-- Begin Text extract --
Yair Ben-Dor, Andrea Abello. Photo: Julieta Cervantes.

A young woman travels to a country not her own, a colony of her homeland, to start a new life with her husband-to-be. On arrival, she finds herself in a minefield of hidden resentments, feelings of entitlement, and social codes that seem impossible to crack. Seeking a bit of escape, she decides to visit one of the local natural wonders, a set of caves located some distance from the capital city, accompanied by two acquaintances. The day goes horribly wrong: An incident with a shotgun and charges of assault leads to scandal, broken relationships, and unraveled lives. If this scenario sounds familiar, it is: It's the plot of E. M. Forster's A Passage to India. It's also the premise of Christopher Chen's Passage, as the cast cheerfully admits about halfway through. But this is neither a straight-up adaptation nor an act of thievery: Chen appropriates some of the elements of the novel, putting them into a rather different, and thoroughly contemporary, conversation focusing on unequal social orders breed suspicion, hostility, and worse. Or, as people used to say: No justice, no peace.

After a charming opening in which the members of the cast introduce themselves and their provenances, Passage gets off to a bumpy start, thanks to Chen's determination to present his story as a parable shorn of any details that would link it to a specific time or place. (To be sure, the time frame is contemporary, but exactly how much so is open to interpretation.) The characters are named (in alphabetical order) B, F, G, M, and Q, among others. The action is set in Country X, which exists under the thumb of Country Y. So noncommittal is the playwright that he doesn't even assign genders to the characters. Fair enough, but it occasionally leads to lines like "I was married once. But they died." This, I think, is less a bow to political correctness than a stab at universality, but the sheer absence of detail makes the early part of Passage rather dull, reducing the characters to abstract talking heads.

Furthermore, the political situation that dictates so much of what follows is only vaguely sketched in. Country Y occupies Country X; the latter seems to have little say about the situation and the president is regarded as not much more than a puppet. An incident in which a young boy is arrested and thrown into jail, merely for stealing a couple of a batteries, has become a flashpoint of controversy. But that's about it: If you loved Forster's novel, you may find yourself missing his ability to vividly call up the lost world of the British Raj.

Still, Chen's approach begins to pay dividends as one exchange after another quietly explodes with conflict. A conversation between friends, filled with political banter, jumps the rails when one informs the other that she cannot understand why he works for a management firm owned by citizens of Country Y, that he finds it acceptable to earn money from his oppressors; before it is over, she has all but terminated the relationship. B (of Country X), an accomplished physician, has recently won a prestigious award, but it doesn't stop her supervisor (of Country Y) from treating her like an intransigent intern when she is called into work on her day off and arrives late, through no fault of her own, when the roads are blocked by protestors. (This confrontation is a small masterpiece of controlled tension.) Q, the bride-to-be from Country Y, finds her fiancé thoroughly changed in this new environment; his manner oozing patronization, he steers her away from local restaurants in favor of more "mainstream" places. "Do you have any friends who are local, or native?" she asks. "Native? Like some native specimens you can observe?" he replies.
-- End Text extract --
-- Begin Source material --
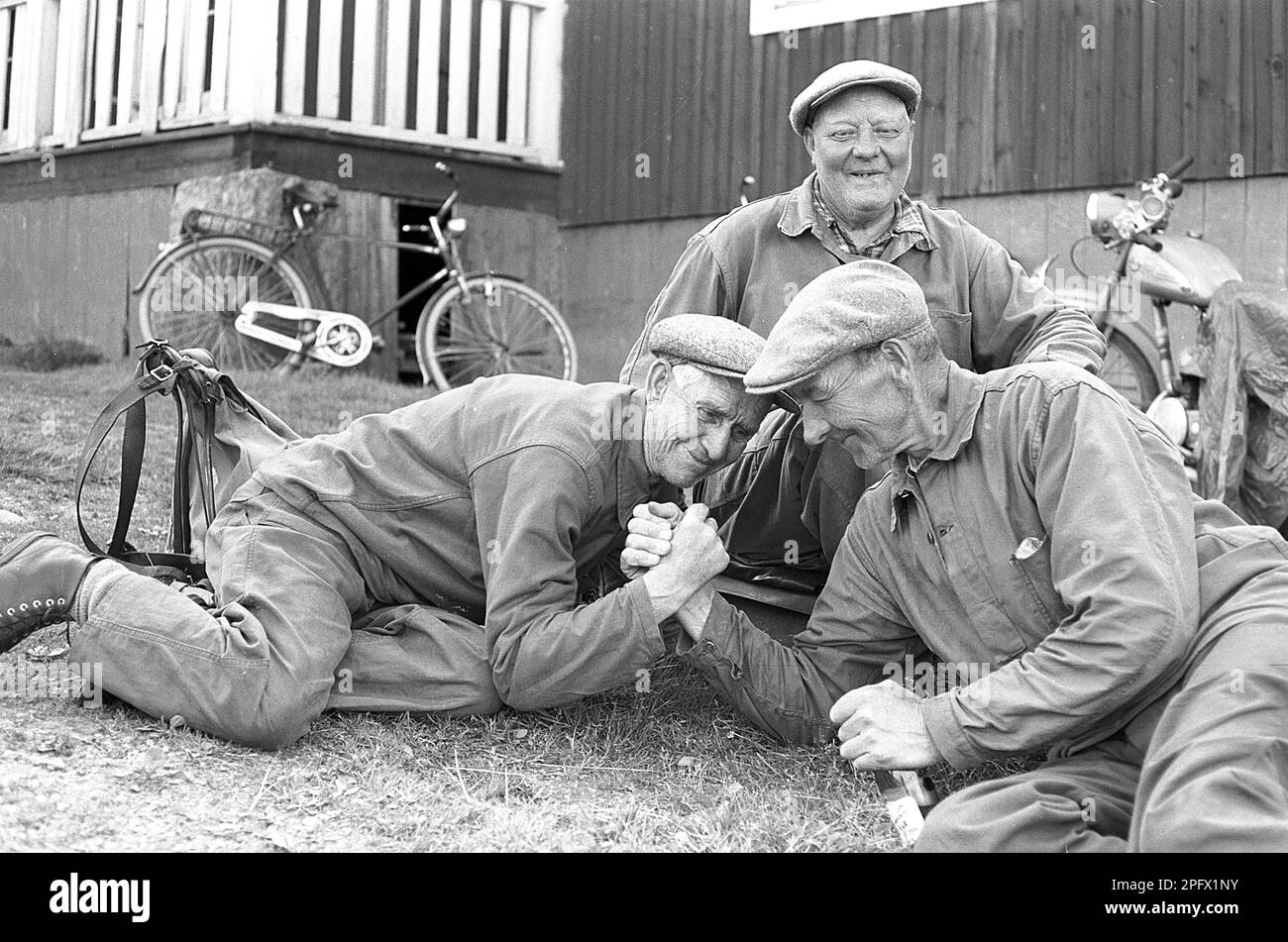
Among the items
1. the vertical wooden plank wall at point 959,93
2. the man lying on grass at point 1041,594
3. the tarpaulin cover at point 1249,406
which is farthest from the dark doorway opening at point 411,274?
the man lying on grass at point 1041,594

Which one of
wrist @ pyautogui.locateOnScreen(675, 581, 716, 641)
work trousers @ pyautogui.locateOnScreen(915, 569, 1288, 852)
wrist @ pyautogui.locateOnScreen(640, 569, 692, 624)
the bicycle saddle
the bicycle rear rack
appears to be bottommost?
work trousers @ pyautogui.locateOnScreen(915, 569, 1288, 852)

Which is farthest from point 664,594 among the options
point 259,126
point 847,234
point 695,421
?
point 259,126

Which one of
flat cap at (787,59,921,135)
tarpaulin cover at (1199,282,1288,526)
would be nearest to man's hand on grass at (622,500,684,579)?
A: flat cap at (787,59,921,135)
-- End Source material --
[Exercise tasks]
(A) Print the passage of the theater review from "Furthermore, the political" up to and including "the British Raj.".
(B) Output the lines of the data listing verbatim, from the line containing "Which is farthest from point" up to and including the final line of the listing, and nothing else.

[Results for each task]
(A)
Furthermore, the political situation that dictates so much of what follows is only vaguely sketched in. Country Y occupies Country X; the latter seems to have little say about the situation and the president is regarded as not much more than a puppet. An incident in which a young boy is arrested and thrown into jail, merely for stealing a couple of a batteries, has become a flashpoint of controversy. But that's about it: If you loved Forster's novel, you may find yourself missing his ability to vividly call up the lost world of the British Raj.

(B)
Which is farthest from point 664,594 among the options
point 259,126
point 847,234
point 695,421
?
point 259,126

Which one of
flat cap at (787,59,921,135)
tarpaulin cover at (1199,282,1288,526)
would be nearest to man's hand on grass at (622,500,684,579)?
A: flat cap at (787,59,921,135)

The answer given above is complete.